Mi vida tenía una rutina que se repetía con una
cadencia pasmosa. Todos los días era lo mismo. Despertarme, vestirme, desayunar
y salir para el trabajo. El baño lo realizaba en la noche así que tenía una
tarea menos durante la mañana. Pero era siempre lo mismo de lunes a viernes,
por suerte para mí el sábado no trabajaba. Claro empezaba la rutina del fin de
semana. Que ir al club, visitar amigos y el almuerzo dominical en casa de mis
padres. Siempre lo mismo hasta que sucedió lo que ahora trataré de contarles.
Espero estar a la altura de los hechos.
Por aquellos años tenía un buen trabajo que me
permitió comprarme un Peugeot 504 cero kilómetro. Era la envidia de todo el
barrio. De un hermoso color celeste metalizado. El que quiere celeste que le
cueste, decía mi abuelita. Y vaya si me costó ese 504. No solo me costó sino
que me llevó por caminos que nunca imaginé que transitaría.
Todas las mañanas me subía a mi querido, y
envidiado, Peugeot y partía para mi trabajo. No estaba muy lejos pero iba en el
auto porque mi trabajo era de corretaje y usaba el 504 para visitar los
clientes. Ese trabajo además pagaba la mantención del auto. No solo me pagaban
un viático sino que se hacían cargo de las reparaciones. Cosas del pasado
glorioso y las abultadas ventas de la empresa.
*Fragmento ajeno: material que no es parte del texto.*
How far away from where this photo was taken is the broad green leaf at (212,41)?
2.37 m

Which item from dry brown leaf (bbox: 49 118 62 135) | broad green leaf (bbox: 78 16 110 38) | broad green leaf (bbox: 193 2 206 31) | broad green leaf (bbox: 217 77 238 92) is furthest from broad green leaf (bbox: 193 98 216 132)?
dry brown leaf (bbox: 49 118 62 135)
¿Qué vendían se preguntarán? Y la respuesta es vino
de mesa. Sí, vino de mesa. Eran años que en las mesas de casi todas las casas
había una botella de vino de litro junto al inefable sifón, para asustar al
vino, como decía el General. La soda y el vino eran dos compañeros de los
almuerzos y cenas de mis clientes. Es decir los clientes de la empresa. Mi
tarea no era venderles vino a los consumidores, sino que trabajaba con bocas de
expendio y repartidores a domicilio. Eran épocas donde no solo llegaban el
lechero y el sodero a las casas de los clientes, sino que pasaba una vez por
semana, o más dependiendo de los usos y costumbres, el vinero.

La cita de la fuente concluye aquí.